These two low-priced stocks are ready for growth in the coming months and years, writes Marc Gerstein of the Forbes Low-Priced Stock Report.

Why bother with low-priced stocks at all? Answer: Because principles of scale apply on the upside.

If sales at our prototypical S&P 500 company rise 20%, operating profit would be rise 37.8%. But a 20% sales gain for a prototypical small company would produce a 49.2% gain in operating profit.

If we were to assume a 30% sales gain for the small company, given the lesser degree of diversity that usually exists among this group, we’d be looking at a 73.8% gain in operating profit. So we’d naturally expect the small stock to rally more vigorously.

But there’s more: We can add in the fact that smaller firms have more room to grow than do larger companies (even beyond a single-business focus). Now, we have return potential that may be powerful enough to justify the volatility.

Locking up is not as simple as it used to be. Traditionally, you’d buy a set of locks, each of which came with a set of easily replicable keys, and keep using them until you lost all the keys, moved out of the property, or the lock became somehow jammed.

Security is much more sophisticated today, giving NAPCO Security Technologies (NSSC) much more interesting growth opportunities than it has had at any time since its founding in 1969.

The company organizes its activities in terms of three areas each of which it can now address (enhanced by the mid-2008 purchase of Marks USA): door-locking technologies; access control; and monitoring for protection against fire and/or intrusion. Each area has evolved since the good old days.

For many, door locking still involves a hardware-store lock-and-key set. But increasingly, this is coming to mean locks activated by push-button codes, ID card readers, or even fingerprint readers.

Moreover, the newest iteration of this sort of protocol (i.e. Alarm Lock Trilogy Networx) enables standalone locking devices to communicate wirelessly over any sized network, allowing for rapid and remote deployment of global lock/unlock, thus avoiding the need for lots of wiring, which is important since traditionally-used telephone lines are diminishing in favor of modern alternatives.

Even when it comes to basic lock-and-key, NSSC can get quite rugged, as is often needed for commercial, industrial or government installations (including the White House and US Senate building).

Traditionally, NSSC has been slow-growing and modestly profitable, with returns on equity at low-single digit levels. By the mid-2000s, returns increased, but late in the decade, this R&D-intense company (usually 7% to 8% of sales) fell into the red thanks to the weak economy and operational restructurings.

It now appears to be returning to the black, and about to embark on an unprecedented growth track, as it combines, for the first time, its modern business profile with a good economy—prompting spending for new installations and retrofits of older spaces.

This does not appear to be reflected in the stock’s mundane valuation metrics. NAPCO Security Systems is a buy.

==*==

Requirement A>
Rewrite the records from the line containing "Which from the list" through the end of the records, inclusive, swapping "nearest" for "closest" and leaving everything else unchanged. Omit the pictures.

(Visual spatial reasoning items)
==*==

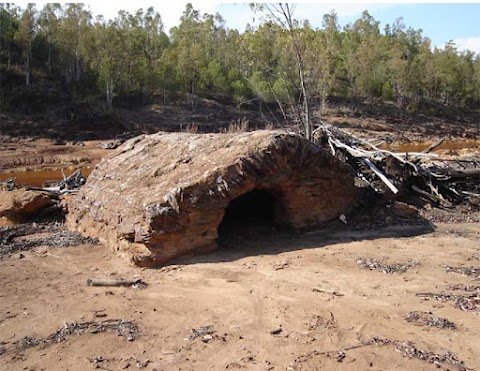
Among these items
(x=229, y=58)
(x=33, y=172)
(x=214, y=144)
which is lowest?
(x=33, y=172)

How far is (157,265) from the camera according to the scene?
24.3 feet

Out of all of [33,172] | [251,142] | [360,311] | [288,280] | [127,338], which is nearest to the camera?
[127,338]

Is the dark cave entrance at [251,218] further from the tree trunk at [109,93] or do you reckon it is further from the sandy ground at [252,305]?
the tree trunk at [109,93]

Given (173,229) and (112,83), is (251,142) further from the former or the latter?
(112,83)

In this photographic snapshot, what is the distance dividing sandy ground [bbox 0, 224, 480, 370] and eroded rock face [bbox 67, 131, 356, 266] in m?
0.44

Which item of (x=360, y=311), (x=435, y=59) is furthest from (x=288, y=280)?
(x=435, y=59)

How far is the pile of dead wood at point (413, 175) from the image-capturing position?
1066cm

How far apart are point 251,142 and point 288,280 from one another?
8.58 ft

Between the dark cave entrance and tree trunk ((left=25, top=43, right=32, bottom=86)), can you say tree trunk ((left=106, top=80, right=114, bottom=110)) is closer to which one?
tree trunk ((left=25, top=43, right=32, bottom=86))

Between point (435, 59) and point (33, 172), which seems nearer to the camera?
point (33, 172)

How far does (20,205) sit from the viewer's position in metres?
10.5

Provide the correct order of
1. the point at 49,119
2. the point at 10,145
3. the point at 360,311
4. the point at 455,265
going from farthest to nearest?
the point at 49,119 < the point at 10,145 < the point at 455,265 < the point at 360,311

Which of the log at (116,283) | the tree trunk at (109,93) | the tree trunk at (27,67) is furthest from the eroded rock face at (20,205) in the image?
the tree trunk at (27,67)

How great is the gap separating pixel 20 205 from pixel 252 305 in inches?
261
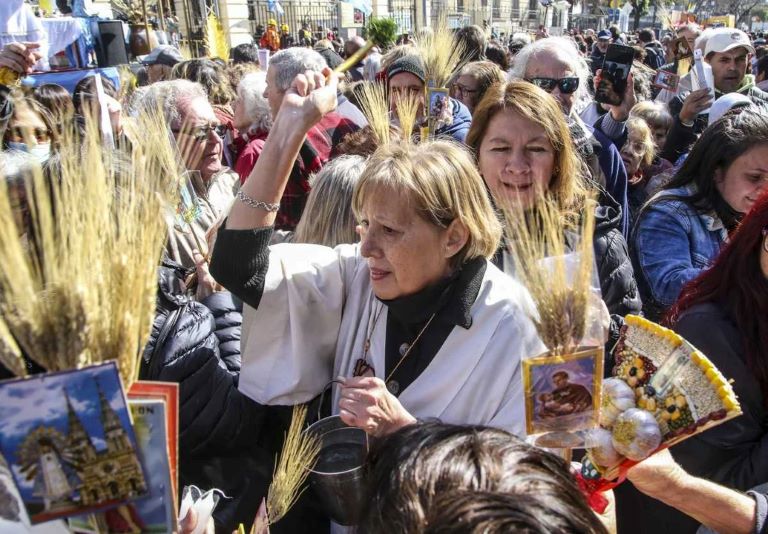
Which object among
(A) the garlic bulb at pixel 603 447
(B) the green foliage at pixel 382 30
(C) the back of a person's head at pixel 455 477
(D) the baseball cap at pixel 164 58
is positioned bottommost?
(A) the garlic bulb at pixel 603 447

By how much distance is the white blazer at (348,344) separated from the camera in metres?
1.45

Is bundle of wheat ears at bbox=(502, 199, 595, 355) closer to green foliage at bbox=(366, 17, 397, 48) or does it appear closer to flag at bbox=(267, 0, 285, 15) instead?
green foliage at bbox=(366, 17, 397, 48)

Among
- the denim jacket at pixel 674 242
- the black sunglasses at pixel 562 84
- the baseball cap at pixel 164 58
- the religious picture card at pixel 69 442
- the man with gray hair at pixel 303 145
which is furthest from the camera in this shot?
the baseball cap at pixel 164 58

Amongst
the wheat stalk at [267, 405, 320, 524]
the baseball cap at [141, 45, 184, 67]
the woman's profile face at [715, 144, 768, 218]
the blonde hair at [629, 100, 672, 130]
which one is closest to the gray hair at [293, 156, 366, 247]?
the wheat stalk at [267, 405, 320, 524]

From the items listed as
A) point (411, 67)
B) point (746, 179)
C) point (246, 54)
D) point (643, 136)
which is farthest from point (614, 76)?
point (246, 54)

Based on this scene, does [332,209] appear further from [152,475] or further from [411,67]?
[411,67]

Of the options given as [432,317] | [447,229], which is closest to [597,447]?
[432,317]

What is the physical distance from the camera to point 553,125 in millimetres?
2189

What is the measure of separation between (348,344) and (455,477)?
2.68 ft

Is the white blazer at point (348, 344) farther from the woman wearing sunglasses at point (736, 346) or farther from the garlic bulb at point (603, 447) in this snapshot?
the woman wearing sunglasses at point (736, 346)

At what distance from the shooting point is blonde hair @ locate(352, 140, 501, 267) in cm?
149

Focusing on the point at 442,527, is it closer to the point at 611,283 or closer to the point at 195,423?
the point at 195,423

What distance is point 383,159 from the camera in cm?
155

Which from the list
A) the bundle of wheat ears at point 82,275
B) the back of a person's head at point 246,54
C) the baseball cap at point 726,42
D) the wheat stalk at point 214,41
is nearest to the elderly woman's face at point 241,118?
the bundle of wheat ears at point 82,275
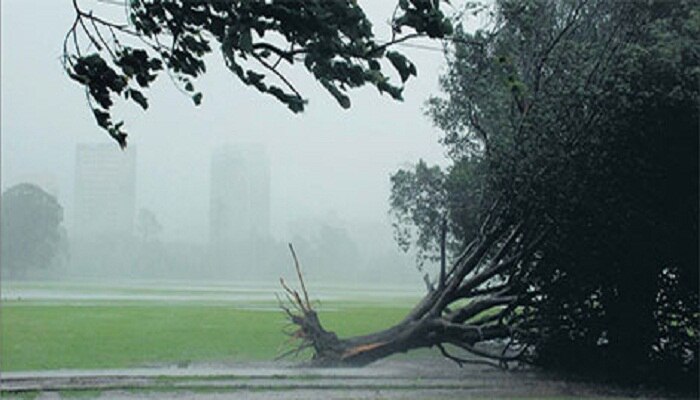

==*==

Requirement B>
According to the article on low-priced stocks, which company did NAPCO purchase in mid-2008?

Reply A>
Which from the list
A) the bundle of wheat ears at point 82,275
B) the back of a person's head at point 246,54
C) the baseball cap at point 726,42
D) the wheat stalk at point 214,41
is closest to the elderly woman's face at point 241,118?
the bundle of wheat ears at point 82,275

Reply B>
Marks USA